Dominique Michalon (born 7 September 1978), known professionally as Miss Dominique, is a French singer. She finished in second place on season 4 of Nouvelle Star in 2006.

== Early life ==
Michalon was born on 7 September 1978 in Sarcelles. She started singing when her parents sent her to a gospel chorus. At 8, she was in her first concert, the "bébés chérubins" in Sarcelles (a suburb of Paris).

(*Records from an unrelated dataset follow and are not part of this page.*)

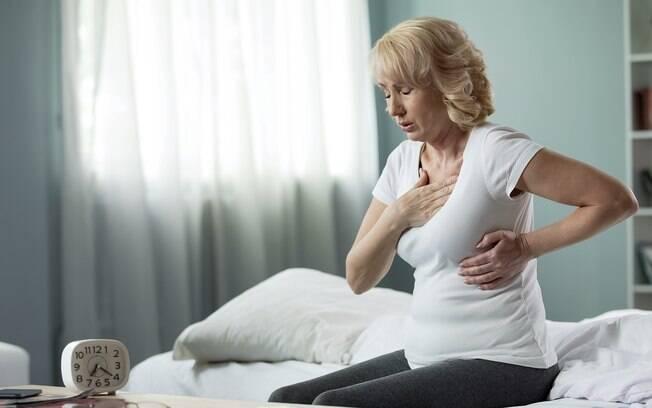 Mulher sentada na cama com a mão sobre o peito, sentindo dores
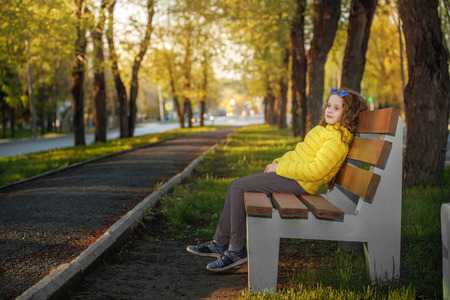 Lovely girl sitting on a bench in an autumn park.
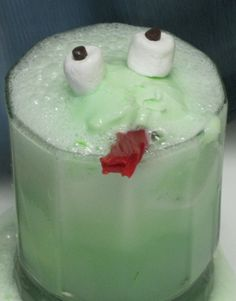 """Had this in pre-k and still remember it! """"Mr. Frog Float"""". Just Ginger-ale or Sprite with a scoop of lime sherbet. This is great for kids, but take away the marshmallow eyes and candy tounge, and add a bit of pineapple juice and lime slices and you have a delicious Lime Sherbet Punch."""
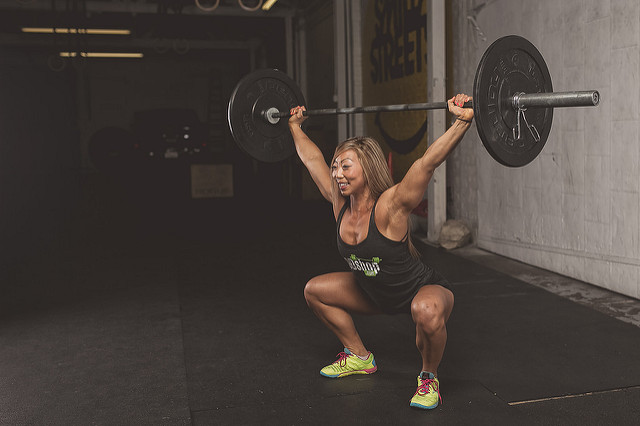 woman doing barbell overhead squat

She is also known by the stage name "Beth Sheba". She sang in a masterclass in Louisiana in the United States. Later, her band, "Beth-Shéba and Les Gospel Wave Singers" toured with Ray Charles and Manu Dibango. In 1998, she released an album "A Chans' ou an destin'" in Martinique as Beth Sheba.

== Nouvelle Star ==
On her audition, Michalon's performance of Whitney Houston's "I Have Nothing" marked her as a favorite; judge Marianne James cried and said "Alleluia". Many felt that her best performance was "Calling You" from Bagdad Café. Despite this, Dominique lost in the final round to Christophe Willem. There have been claims that Dominique's chance of winning were significantly reduced because her home, Martinique was not allowed to vote.

=== Performances ===
- Top 14 : I Will Survive (Gloria Gaynor)
- Top 14 redux : Comme d'habitude (Claude François)
- Top 10 : Ella, Elle l'a (France Gall)
- Top 9 : We Don't Need Another Hero (Tina Turner)
- Top 8 : I'm Every Woman (Whitney Houston)
- Top 7 : It's Raining Men (The Weather Girls)
- Top 6 : L' Hymne à l'Amour (Edith Piaf), I'm Outta Love (Anastacia)
- Top 5 : GoldenEye (Tina Turner), Salma ya Salama (Dalida), I Have Nothing (Whitney Houston)
- Top 4 : Ma Révérence (Véronique Sanson), I Feel Good (James Brown)
- Top 3 : What's Love Got To Do With It (Tina Turner), Calling You (Bagdad Café)
- Top 2 : All Night Long (Lionel Richie), La Quête, Hero (Mariah Carey)

== After Nouvelle Star ==
She recorded an album Une femme battante (#9 FR) which was released on 13 November 2006. She backed French conservative candidate Nicolas Sarkozy during his campaign for the 2007 presidential elections and was among the singers who sang to celebrate his victory over Ségolène Royal the night of his election. Michalon took part in a TV reality show called la ferme celebrité.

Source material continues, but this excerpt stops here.